For decades, tax incentives helped promote the dream of homeownership. The path to owning a home typically came with a great deal of tax benefits, incentivizing families and individuals to make the leap from renters to owners. But passing the Tax Cuts and Jobs Act (TCJA) in late 2017 created a sweeping overhaul of the U.S. tax code and left many homeowners wondering, how does this affect me? Scroll down to see how the new tax law could affect you.
The standard deduction for both single individuals and married couples nearly doubles under the new tax law. Single homeowners now have a $12,000 standard deduction and joint-filing couples’ threshold is now $24,000.
Homeowners could previously take an unlimited deduction for their state and local taxes (SALT), including property taxes. The new tax law caps the SALT deduction at $10,000 for both single and joint-filing couples.
Under the new tax law, single homeowners will generally find it easier to get tax incentives for owning a home than married homeowners. This disadvantage is a byproduct from new changes to the law, especially the increase in the standard deduction for both single and married of homeowners.
The tax code is complex. But that doesn’t mean it should be difficult to understand how the new changes will affect you or your family. Choose an individual or family below that most closely matches your situation and find out what to expect when filing taxes in 2019.

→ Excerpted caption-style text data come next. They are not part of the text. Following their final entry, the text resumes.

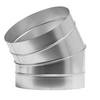 30° Fabricated Bend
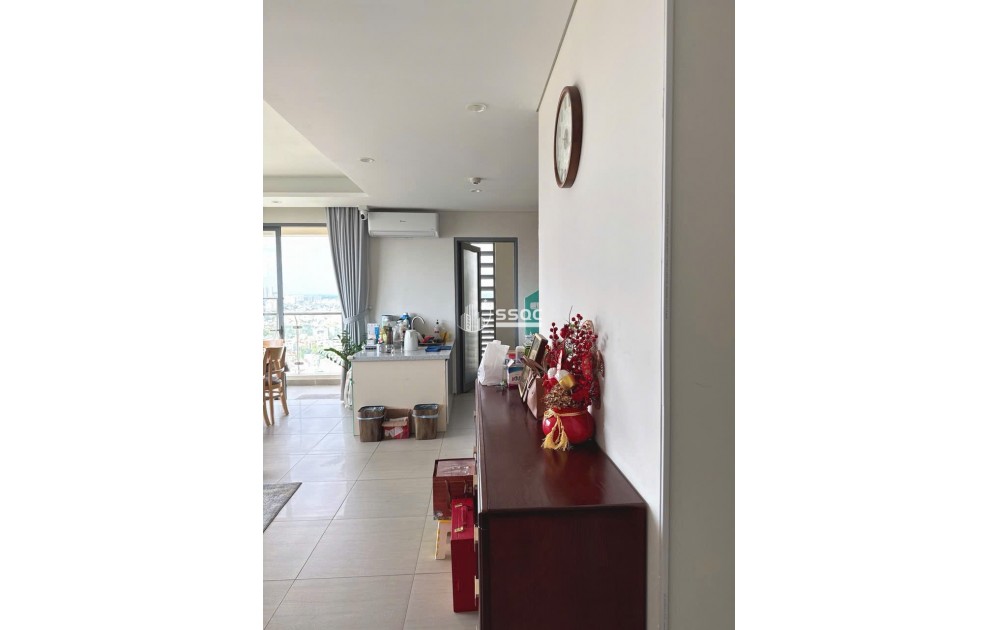 GIÁ TỐT BẤT NGỜ! ĐẢO KIM CƯƠNG 3PN – TÒA CA TẦNG 20 – 123M² – FULL NỘI THẤT – CHỈ 13,5 TỶ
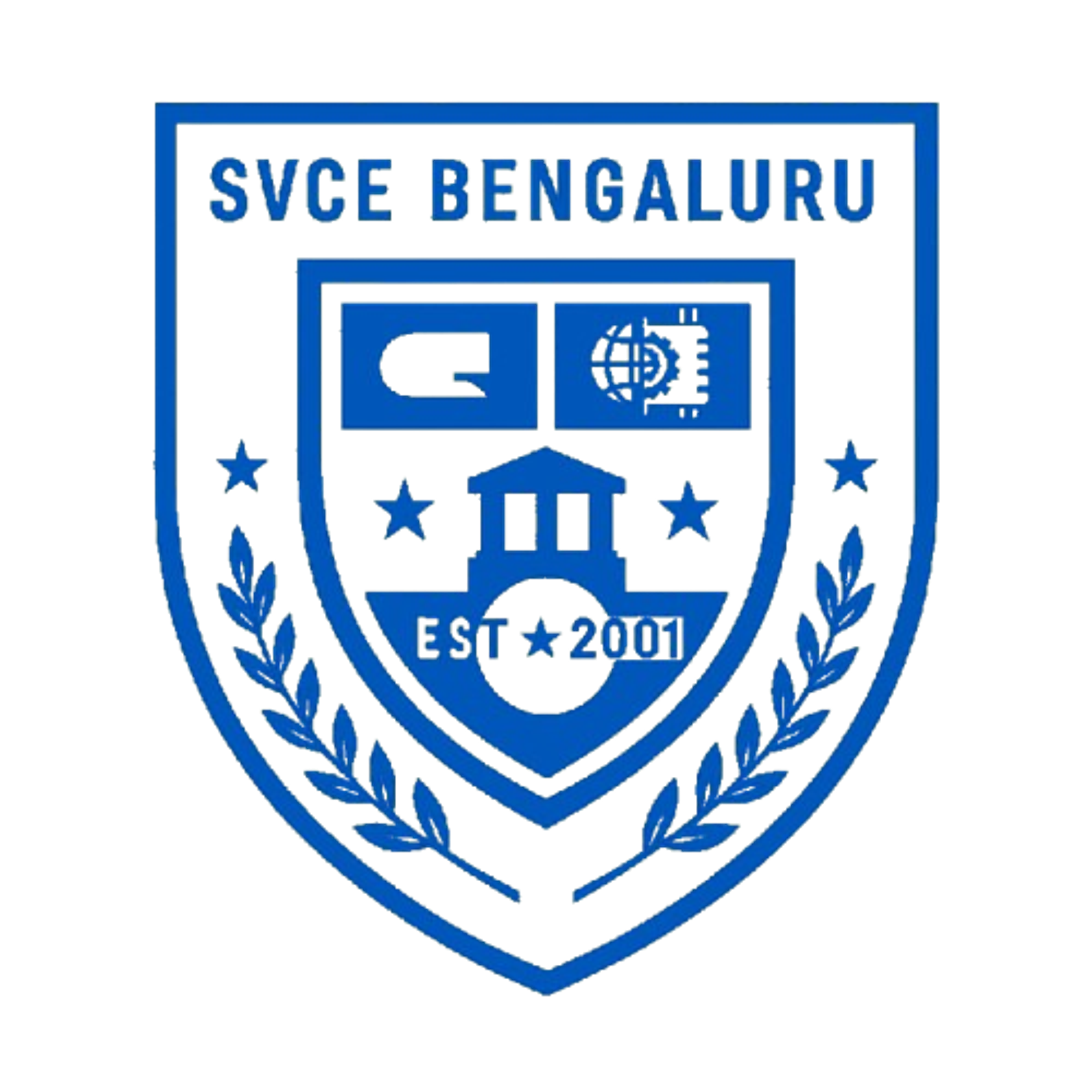 college logo image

The Allens are middle-class homeowners who live with their two kids in a single-family home. The Allens may receive an overall lower tax liability, but when it comes to owning their home, there won’t be much of a tax advantage from the new tax law.
Nisha Clark is a young, single homeowner who purchased her first home a few years ago. She will get some tax benefits from owning a home, but the new changes will likely cut her tax liability in half.
Samuel Bryant and Margaret Jones are unmarried partners but live together in a newly purchased condo. Their situation means they will each file their own tax returns as singles. The changes to the standard deduction limit make it more beneficial tax-wise for Samuel and Margaret to file as singles and reap more tax benefits from their homeownership.
The Peters are baby boomers who have owned their family home since 1996. Since they are close to paying off their mortgage, they have not been receiving as many tax benefits as newer homeowners. Their tax bill in 2019 won’t look much different under prior law.
Matthew Garcia is a millennial renter living in a fast-paced city. He wants to become a homeowner in the near future to make a big step in his future and build wealth. However, the tax incentives for owning a home that he could have received under the prior law are largely erased by the new tax law.